*** Begin section ***

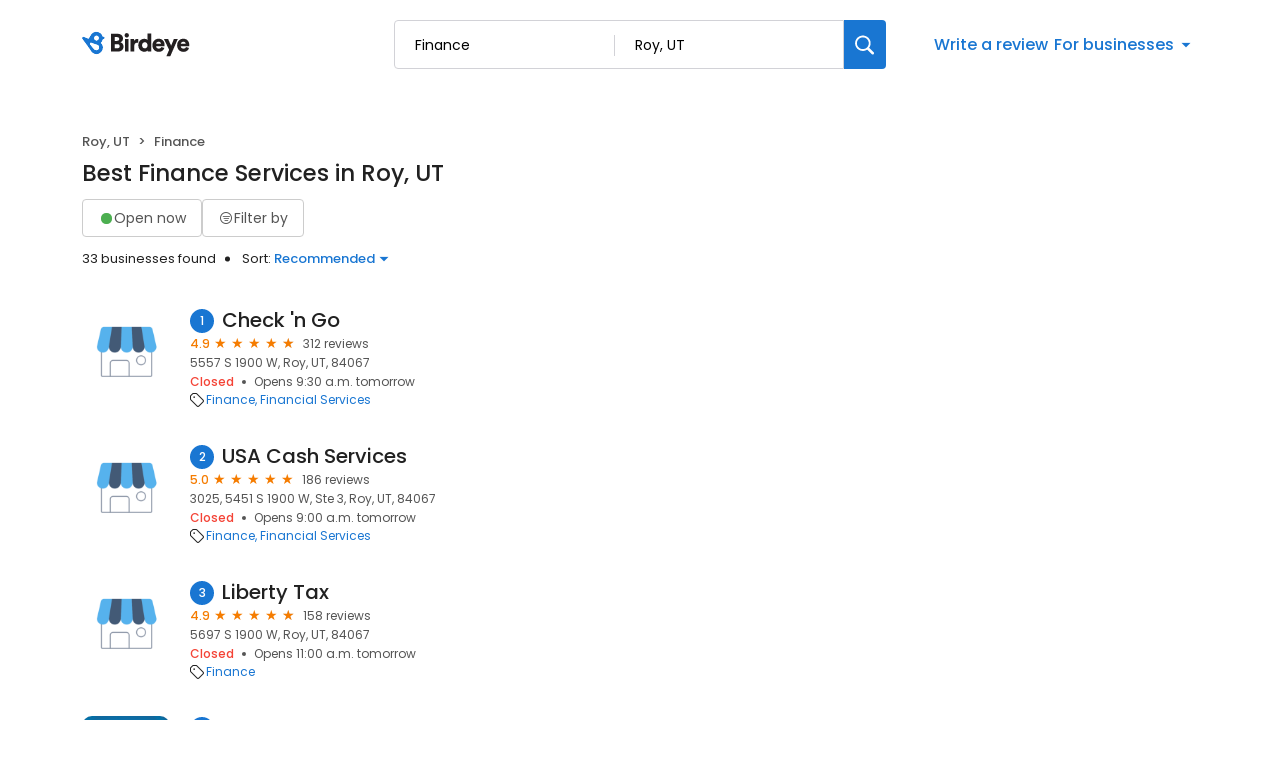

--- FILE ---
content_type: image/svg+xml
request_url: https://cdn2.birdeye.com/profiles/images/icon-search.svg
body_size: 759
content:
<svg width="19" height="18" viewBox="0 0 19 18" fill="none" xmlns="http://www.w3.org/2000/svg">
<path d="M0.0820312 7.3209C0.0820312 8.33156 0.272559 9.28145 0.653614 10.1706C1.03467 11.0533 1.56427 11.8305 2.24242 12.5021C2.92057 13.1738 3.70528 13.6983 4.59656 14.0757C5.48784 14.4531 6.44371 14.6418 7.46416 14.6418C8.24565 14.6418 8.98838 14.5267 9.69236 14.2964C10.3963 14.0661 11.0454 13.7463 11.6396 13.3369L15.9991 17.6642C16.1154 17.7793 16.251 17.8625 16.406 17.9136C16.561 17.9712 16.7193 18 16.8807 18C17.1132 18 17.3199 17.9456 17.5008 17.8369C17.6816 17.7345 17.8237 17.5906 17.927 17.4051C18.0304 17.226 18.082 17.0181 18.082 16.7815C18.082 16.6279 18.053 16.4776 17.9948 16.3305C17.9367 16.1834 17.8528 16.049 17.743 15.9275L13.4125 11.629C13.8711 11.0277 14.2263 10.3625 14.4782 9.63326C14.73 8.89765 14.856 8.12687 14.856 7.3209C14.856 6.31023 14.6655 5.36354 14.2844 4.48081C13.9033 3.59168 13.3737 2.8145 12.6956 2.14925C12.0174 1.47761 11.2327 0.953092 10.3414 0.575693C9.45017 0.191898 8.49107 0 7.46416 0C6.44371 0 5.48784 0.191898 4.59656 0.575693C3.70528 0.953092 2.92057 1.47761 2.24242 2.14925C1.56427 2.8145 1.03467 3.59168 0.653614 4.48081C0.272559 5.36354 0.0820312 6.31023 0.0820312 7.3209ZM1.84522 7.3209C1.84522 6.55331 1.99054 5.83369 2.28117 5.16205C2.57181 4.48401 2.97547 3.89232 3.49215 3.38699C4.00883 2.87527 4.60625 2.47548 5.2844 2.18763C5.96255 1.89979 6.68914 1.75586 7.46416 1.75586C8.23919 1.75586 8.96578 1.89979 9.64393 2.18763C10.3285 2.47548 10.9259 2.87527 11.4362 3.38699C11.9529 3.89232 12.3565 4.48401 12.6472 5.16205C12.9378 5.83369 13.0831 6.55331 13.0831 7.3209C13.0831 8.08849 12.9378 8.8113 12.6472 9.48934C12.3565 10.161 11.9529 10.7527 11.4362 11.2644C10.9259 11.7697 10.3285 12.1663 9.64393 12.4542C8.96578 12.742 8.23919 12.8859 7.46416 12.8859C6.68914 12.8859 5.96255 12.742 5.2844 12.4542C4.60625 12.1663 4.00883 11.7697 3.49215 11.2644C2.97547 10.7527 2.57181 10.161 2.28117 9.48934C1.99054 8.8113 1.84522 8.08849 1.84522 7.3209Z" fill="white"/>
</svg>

*** End section ***
*** Begin section ***

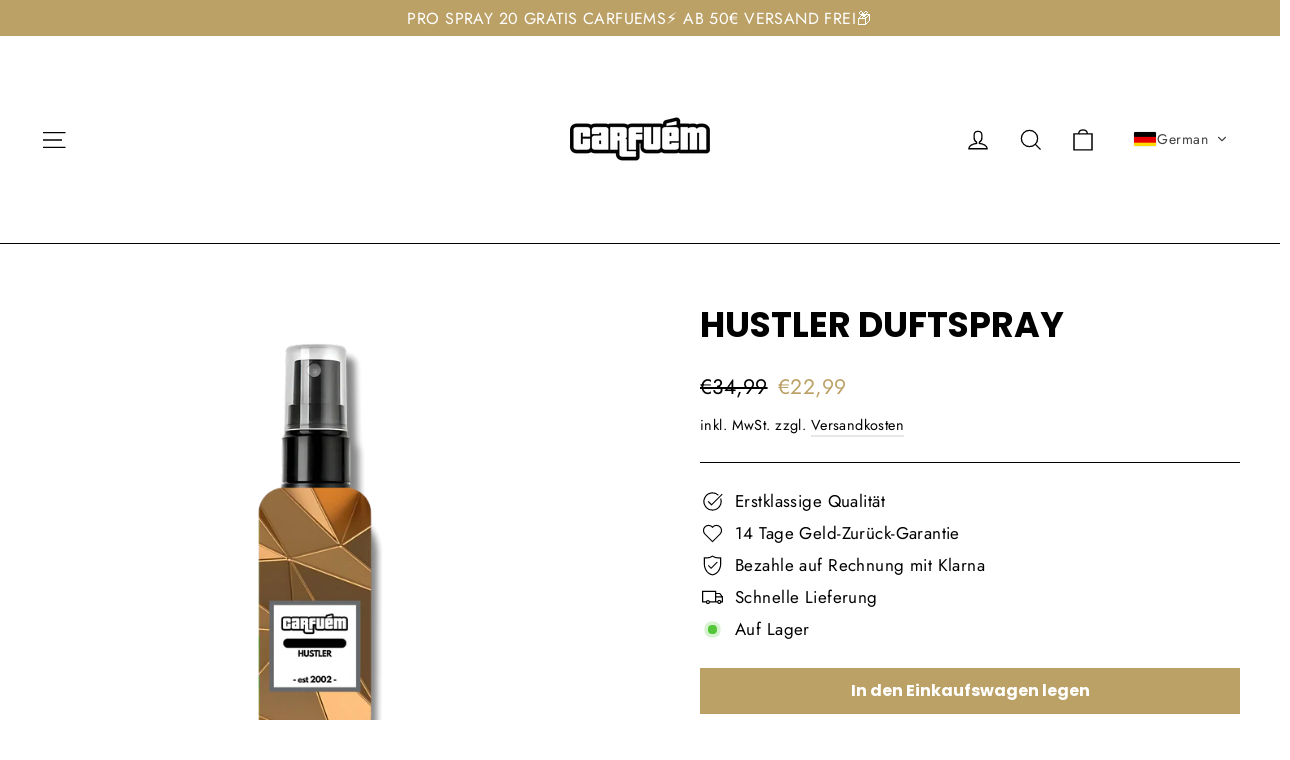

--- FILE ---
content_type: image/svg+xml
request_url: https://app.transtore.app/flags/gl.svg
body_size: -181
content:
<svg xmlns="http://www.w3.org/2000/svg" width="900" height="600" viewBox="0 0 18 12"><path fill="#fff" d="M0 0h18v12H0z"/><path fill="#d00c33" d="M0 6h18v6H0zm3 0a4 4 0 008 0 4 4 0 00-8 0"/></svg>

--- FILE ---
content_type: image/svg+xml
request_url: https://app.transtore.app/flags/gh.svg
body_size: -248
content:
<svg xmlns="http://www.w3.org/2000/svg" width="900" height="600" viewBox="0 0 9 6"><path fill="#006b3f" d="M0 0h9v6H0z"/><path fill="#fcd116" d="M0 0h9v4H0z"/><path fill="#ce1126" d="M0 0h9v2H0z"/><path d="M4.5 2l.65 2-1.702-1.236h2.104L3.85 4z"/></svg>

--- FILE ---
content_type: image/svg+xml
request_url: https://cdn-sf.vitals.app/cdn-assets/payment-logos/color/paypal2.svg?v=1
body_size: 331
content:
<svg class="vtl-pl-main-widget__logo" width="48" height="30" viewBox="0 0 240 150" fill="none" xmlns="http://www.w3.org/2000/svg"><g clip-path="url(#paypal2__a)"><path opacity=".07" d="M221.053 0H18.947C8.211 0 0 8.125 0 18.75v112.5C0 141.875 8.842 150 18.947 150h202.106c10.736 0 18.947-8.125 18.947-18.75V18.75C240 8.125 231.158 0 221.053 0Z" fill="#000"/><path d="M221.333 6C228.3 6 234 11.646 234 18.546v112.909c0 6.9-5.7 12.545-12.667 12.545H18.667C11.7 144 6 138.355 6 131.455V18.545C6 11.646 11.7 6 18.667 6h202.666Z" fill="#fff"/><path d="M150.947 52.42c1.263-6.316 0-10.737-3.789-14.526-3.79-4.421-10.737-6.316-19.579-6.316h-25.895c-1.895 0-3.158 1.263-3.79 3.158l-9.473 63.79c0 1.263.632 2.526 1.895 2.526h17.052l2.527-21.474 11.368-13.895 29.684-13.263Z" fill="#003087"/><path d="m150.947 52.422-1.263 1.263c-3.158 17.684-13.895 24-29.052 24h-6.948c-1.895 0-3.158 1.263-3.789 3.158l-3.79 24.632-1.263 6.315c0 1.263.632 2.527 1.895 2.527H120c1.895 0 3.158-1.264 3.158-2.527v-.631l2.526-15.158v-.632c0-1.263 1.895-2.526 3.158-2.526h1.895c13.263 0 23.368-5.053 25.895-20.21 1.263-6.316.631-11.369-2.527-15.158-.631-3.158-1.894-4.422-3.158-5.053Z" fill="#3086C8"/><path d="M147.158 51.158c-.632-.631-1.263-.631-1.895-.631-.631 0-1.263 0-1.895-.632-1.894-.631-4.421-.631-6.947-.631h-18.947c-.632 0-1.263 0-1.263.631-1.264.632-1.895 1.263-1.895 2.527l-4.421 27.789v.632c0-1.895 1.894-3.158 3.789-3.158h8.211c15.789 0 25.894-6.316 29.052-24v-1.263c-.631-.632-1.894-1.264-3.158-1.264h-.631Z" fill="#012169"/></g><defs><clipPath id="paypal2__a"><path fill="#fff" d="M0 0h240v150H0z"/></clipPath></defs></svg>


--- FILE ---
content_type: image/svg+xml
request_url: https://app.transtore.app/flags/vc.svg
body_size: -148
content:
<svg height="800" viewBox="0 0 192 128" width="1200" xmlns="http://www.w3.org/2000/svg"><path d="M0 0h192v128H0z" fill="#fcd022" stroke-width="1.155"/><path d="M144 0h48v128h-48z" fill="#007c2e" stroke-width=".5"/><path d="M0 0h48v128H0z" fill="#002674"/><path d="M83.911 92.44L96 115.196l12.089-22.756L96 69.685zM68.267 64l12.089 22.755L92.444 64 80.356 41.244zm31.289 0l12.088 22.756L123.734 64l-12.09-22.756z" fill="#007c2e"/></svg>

*** End section ***

Copy out, from the data above, every line holding the word "flags".

request_url: https://app.transtore.app/flags/gl.svg
request_url: https://app.transtore.app/flags/gh.svg
request_url: https://app.transtore.app/flags/vc.svg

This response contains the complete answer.